Yazılı Problem A —
PSK ve HAK-PAR üzerine metne göre aşağıdaki ifadelerin her biri doğru mudur? Her ifade için evet ya da hayır deyin ve kararı belirleyen sözleri metinden aynen aktarın.
(i) HAK-PAR sosyalist bir partidir.
(ii) 29 Eylül 2014'teki Parti Meclisi toplantısı, 6. Kongre öncesindeki son toplantıdır.
(iii) Anlatıcı, adaylardan birinin çekilmesi için müdahale etmeyi kabul etmiştir.
Yazılı Problem B —
PSK ve HAK-PAR üzerine metni, kaldığı son cümleden itibaren sürdürün.

Belge Bölümü —

------------------------------

Nedir PSK’nin kendi değerleri? Sadece ismindeki Kürdistan kelimesi mi? PSK sosyalist bir parti. Sosyalist dünya görüşü ve sosyalizme ilişkin hedefler de PSK’nin değerleri değil mi? Hadi diyelim HAK-PAR söz konusu öneriyi kabul etseydi, bununla iş bitiyor muydu? HAK-PAR sosyalist bir parti değil ki.
Demek ki sorunu böylesine bir isim değişikliğine indirgemek doğru bir tutum değil.
Peki biz neyi önerdik? Bu aşamada sosyalist bir devrimin bizi beklemediğini, Dünya sosyalist sisteminin çöküp dağılmasından sonra koşulların değiştiğini, bu aşamada Kürt halkının önündeki tarihi hedefin özgürlük ve demokrasi, yani demokratik bir devrim olduğunu; bunun için de geniş yurtsever kesimleri bir araya getirecek HAK-PAR türünden legal, demokratik bir partide bütünleşmenin yeterli olduğunu söyledik. Biz Kürt sosyalistleri, sosyalist olmayan, ama HAK-PAR’ın, federasyon talebini de içeren özgürlükçü demokratik programına evet diyen diğer yurtsever, demokrat insanlarımızla birlikte böyle bir örgütte çalışabiliriz, çalışmaktayız dedik.
Zaten HAK-PAR’ın tabanını ezici çoğunlukla PSK, bir diğer adıyla “Özgürlük Yolu” hareketinden gelen arkadaşlar oluşturuyor. İsim değişikliğini zamansız bulanlar da yine çoğunlukla onlardı.
HAK-PAR 6. KONGRESİ’NE PSK ADINA YAPILAN MÜDAHELE
29 Eylül 2014’te yapılan HAK-PAR Parti Meclisi toplantısı, 6. Kongre öncesi son toplantı idi. Ben zaten daha önce, önümüzdeki kongrede Genel Başkanlığa aday olmayacağımı açıklamıştım. Arkadaşlarım görev almam için ısrarcı oldular; ama kabul etmedim. Başkan olmasam da yeni yönetime destek olacağımı söyledim.
Kongre öncesi Genel Başkanlık için üç aday çıktı: Önce Fehmi Demir arkadaş, sonra Bayram Bozyel ve Mehmet Baykara. Bazı arkadaşlar Kongreye çok adayla gidilmesinin bölünmeye yol açacağını, benim müdahale etmemi istediler. Ben ise böyle bir müdahalenin yanlış olacağını söyledim. Birden fazla aday çıkabilir, ben kimseye çekil diyemem, bu demokratik bir yarıştır, başkan kongrece belirlenir, dedim.

------------------------------

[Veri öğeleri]
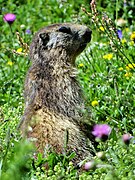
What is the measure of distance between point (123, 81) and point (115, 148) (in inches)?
90.0

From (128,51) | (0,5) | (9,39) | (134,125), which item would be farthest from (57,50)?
(0,5)

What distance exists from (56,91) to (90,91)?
3.59 feet

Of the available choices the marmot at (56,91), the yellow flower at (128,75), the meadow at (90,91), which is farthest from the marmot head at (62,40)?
the yellow flower at (128,75)

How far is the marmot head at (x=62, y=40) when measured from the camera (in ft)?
Result: 17.8

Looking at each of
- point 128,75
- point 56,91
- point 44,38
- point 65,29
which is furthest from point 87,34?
point 128,75

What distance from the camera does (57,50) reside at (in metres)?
5.43

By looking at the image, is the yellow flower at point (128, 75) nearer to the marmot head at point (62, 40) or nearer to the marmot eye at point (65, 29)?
the marmot head at point (62, 40)

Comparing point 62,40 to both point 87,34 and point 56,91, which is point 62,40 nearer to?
point 87,34

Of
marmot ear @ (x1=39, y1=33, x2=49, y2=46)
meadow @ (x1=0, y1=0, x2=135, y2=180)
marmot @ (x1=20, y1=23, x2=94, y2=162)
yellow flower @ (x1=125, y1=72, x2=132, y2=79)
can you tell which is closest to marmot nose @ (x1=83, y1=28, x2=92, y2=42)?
marmot @ (x1=20, y1=23, x2=94, y2=162)

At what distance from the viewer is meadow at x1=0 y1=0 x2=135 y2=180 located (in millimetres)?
3424

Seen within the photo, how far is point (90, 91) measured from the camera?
6.15m

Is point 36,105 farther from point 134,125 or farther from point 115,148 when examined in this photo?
point 115,148

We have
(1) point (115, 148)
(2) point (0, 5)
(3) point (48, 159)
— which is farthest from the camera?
(2) point (0, 5)

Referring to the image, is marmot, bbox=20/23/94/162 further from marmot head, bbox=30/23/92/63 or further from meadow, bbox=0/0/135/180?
meadow, bbox=0/0/135/180
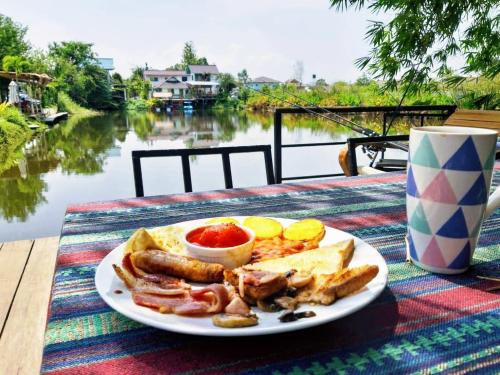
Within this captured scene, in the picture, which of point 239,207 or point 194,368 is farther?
point 239,207

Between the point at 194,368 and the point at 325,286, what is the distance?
20 centimetres

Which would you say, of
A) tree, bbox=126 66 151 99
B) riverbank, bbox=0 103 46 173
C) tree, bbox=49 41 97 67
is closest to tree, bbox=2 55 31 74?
riverbank, bbox=0 103 46 173

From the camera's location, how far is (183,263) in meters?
0.56

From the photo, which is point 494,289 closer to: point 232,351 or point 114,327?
point 232,351

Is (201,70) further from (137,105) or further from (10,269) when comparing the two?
(10,269)

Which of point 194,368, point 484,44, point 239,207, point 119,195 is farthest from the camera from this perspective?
point 119,195

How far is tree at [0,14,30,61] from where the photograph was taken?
89.6 feet

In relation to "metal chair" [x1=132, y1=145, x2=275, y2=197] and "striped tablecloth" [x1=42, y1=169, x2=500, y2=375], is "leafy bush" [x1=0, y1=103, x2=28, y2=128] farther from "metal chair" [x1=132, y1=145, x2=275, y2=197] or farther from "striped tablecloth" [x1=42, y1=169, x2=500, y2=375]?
"striped tablecloth" [x1=42, y1=169, x2=500, y2=375]

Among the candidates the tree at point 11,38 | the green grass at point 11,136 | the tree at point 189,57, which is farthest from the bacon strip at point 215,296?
the tree at point 189,57

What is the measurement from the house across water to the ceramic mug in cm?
4792

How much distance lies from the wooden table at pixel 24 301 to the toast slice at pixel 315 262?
3.25ft

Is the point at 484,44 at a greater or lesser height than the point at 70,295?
greater

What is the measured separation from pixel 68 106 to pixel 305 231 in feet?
119

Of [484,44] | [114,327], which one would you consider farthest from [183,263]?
[484,44]
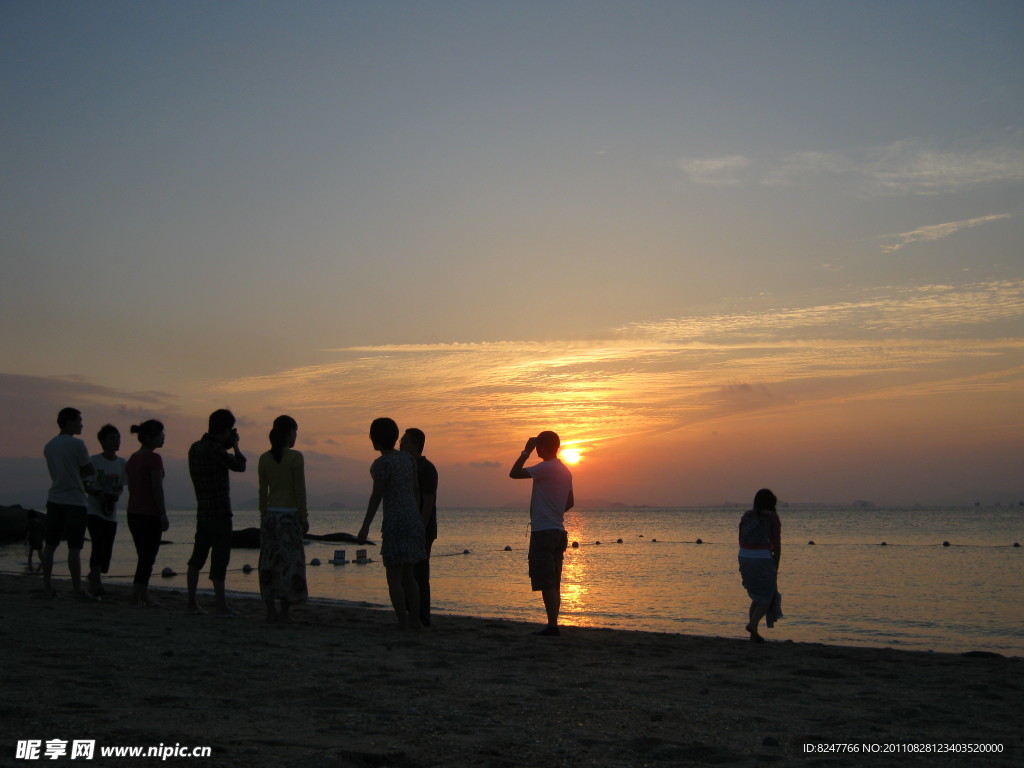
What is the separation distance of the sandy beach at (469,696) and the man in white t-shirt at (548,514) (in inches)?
22.0

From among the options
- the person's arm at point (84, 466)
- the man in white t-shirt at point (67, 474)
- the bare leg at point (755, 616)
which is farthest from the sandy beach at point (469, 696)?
the person's arm at point (84, 466)

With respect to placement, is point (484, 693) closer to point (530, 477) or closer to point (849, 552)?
point (530, 477)

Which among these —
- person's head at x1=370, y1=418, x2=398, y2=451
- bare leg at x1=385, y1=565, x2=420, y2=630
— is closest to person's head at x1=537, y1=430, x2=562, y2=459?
person's head at x1=370, y1=418, x2=398, y2=451

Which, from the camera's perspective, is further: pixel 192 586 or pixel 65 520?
pixel 65 520

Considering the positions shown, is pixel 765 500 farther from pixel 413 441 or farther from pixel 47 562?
pixel 47 562

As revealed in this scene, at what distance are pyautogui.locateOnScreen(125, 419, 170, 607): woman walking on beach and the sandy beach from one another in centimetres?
100

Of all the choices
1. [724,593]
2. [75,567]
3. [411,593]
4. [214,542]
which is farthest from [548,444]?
[724,593]

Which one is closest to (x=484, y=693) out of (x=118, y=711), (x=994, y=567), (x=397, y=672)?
(x=397, y=672)

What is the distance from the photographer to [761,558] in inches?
379

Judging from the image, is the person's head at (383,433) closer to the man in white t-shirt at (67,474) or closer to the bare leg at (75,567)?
the man in white t-shirt at (67,474)

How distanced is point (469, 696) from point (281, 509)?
3.76 meters

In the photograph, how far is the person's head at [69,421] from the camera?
9148 mm

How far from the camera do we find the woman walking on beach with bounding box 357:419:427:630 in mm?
8195

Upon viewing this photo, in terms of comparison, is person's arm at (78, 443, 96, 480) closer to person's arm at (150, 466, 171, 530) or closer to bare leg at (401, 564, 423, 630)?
person's arm at (150, 466, 171, 530)
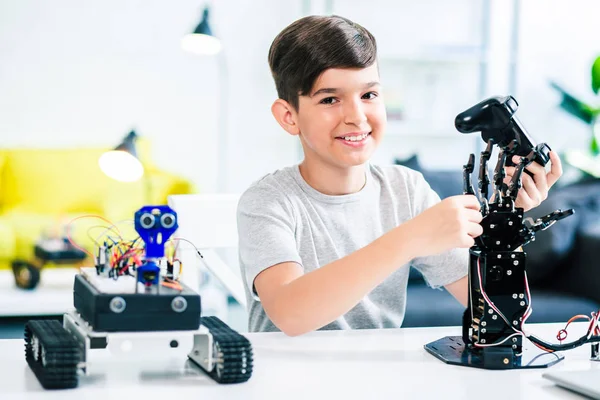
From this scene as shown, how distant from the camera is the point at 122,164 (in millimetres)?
3775

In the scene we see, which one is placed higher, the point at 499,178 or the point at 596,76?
the point at 596,76

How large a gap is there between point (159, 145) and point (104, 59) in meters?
0.57

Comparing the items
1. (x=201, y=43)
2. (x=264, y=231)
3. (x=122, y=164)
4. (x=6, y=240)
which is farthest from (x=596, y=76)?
(x=264, y=231)

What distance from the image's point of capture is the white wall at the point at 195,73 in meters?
4.65

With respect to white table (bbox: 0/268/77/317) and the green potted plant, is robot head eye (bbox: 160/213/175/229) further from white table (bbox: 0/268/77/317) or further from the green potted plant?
the green potted plant

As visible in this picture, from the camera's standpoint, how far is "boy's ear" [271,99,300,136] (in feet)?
5.05

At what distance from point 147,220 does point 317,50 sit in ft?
1.91

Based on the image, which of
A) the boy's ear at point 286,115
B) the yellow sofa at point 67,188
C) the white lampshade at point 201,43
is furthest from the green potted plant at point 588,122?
the boy's ear at point 286,115

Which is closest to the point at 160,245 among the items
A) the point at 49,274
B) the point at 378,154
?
the point at 49,274

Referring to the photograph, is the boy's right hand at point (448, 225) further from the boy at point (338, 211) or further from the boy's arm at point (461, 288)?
the boy's arm at point (461, 288)

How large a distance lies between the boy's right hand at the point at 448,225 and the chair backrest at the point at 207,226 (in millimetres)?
611

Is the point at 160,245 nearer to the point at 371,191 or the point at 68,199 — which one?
the point at 371,191

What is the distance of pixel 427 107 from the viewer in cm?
503

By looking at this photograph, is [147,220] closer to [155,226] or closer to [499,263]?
[155,226]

------------------------------

Görevin Yanıtı A —
(i) Hayır: "HAK-PAR sosyalist bir parti değil ki."
(ii) Evet: "29 Eylül 2014’te yapılan HAK-PAR Parti Meclisi toplantısı, 6. Kongre öncesi son toplantı idi."
(iii) Hayır: "Ben ise böyle bir müdahalenin yanlış olacağını söyledim."

Görevin Yanıtı B —
Kongre sabahı, toplantının başlamasına bir saat kalmışken, yurt dışından gelen dört arkadaş da benimle görüşmek istediklerini söylediler. Onlar da aynı görüşü dile getirdi; bu üç adayın da çekilmesi ve bir dördüncü arkadaşın tek aday olarak önerilmesi için benim müdahale etmemi istediler. Onlara da böyle bir yetkimin olmadığını söyledim ve şunları ekledim:
“Ben diktatör değilim, hem sosyalistim, hem demokratım; Öcalan gibi davranamam. Bu parti de PKK değil, demokratik bir partidir. Başkanlık için birden çok aday ve Parti Meclisi için iki liste çıkabilir. Bundan korkmamak gerekir. Sonucu Kongre belirler. Demokratik işlerlik budur, kongrelerin bir görevi de budur. Bunu bölünme diye görmek için neden yok. CHP kongresini daha yeni yaptı, Kılıçdaroğlu’nun karşısına bir arkadaşı genel başkan adayı olarak çıktı, kazanamadı; ama sonuçlara saygılı davrandı ve birlikte çalışmaya devam ediyorlar. Bizim de böylesi bir demokratik işleyişi başarmamamız için neden yok. Sizler yıllarca Avrupa’da kaldınız, parti içi demokratik işleyişi iyi bilirsiniz,” dedim.
Ama ne yazık ki benim bu sözlerim onları ikna etmeye yetmedi. Üstelik bu arkadaşlardan bazıları, kendilerinin dediği gibi yapmadığım, “ağırlığımı koyup” müdahale etmediğim için bana karşı tavır aldılar, hatta “demokratik davranmadığımı” ileri sürecek kadar ileri gittiler.
Eh burası bir Ortadoğu ülkesi ve Ortadoğu insanı ne yazık ki böyledir. Yıllarca Avrupa’da kalmış olmak, hele hele kendini sosyalist filan sanmak da bazı kişilerin demokratik işleyişi kavramalarına yetmiyor.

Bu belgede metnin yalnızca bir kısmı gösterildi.